• [WHAT IS EXPECTED]
Each line containing the string "sets" should be copied out of the entries.

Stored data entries
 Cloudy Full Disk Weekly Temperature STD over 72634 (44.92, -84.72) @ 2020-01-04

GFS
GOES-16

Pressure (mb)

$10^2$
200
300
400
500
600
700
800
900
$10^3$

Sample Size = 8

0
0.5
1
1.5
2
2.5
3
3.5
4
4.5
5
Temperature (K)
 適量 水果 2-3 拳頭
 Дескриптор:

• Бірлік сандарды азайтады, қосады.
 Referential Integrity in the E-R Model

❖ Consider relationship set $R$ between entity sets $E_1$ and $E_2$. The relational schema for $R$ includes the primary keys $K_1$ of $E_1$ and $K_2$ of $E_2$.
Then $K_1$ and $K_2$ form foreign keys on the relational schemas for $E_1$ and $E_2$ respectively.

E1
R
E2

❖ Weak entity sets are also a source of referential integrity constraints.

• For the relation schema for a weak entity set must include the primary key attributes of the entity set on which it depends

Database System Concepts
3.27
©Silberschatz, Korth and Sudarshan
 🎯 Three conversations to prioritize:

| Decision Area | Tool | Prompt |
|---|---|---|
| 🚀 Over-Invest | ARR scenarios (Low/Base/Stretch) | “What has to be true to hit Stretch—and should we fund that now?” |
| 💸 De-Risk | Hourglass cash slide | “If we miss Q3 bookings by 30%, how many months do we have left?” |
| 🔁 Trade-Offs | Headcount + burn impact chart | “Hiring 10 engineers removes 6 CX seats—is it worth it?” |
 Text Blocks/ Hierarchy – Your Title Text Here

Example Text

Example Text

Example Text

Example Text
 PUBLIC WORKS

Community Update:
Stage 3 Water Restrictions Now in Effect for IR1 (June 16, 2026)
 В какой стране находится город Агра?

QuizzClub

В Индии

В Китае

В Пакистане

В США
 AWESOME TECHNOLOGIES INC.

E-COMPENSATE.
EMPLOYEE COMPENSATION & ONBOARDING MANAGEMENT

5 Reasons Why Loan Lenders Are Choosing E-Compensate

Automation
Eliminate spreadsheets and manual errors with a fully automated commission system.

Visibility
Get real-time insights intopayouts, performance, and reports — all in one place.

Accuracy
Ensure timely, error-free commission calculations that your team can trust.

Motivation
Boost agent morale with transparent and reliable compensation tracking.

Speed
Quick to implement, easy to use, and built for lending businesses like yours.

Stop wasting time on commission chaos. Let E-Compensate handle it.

• [EXERCISE SOLUTION]
❖ Consider relationship set $R$ between entity sets $E_1$ and $E_2$. The relational schema for $R$ includes the primary keys $K_1$ of $E_1$ and $K_2$ of $E_2$.
❖ Weak entity sets are also a source of referential integrity constraints.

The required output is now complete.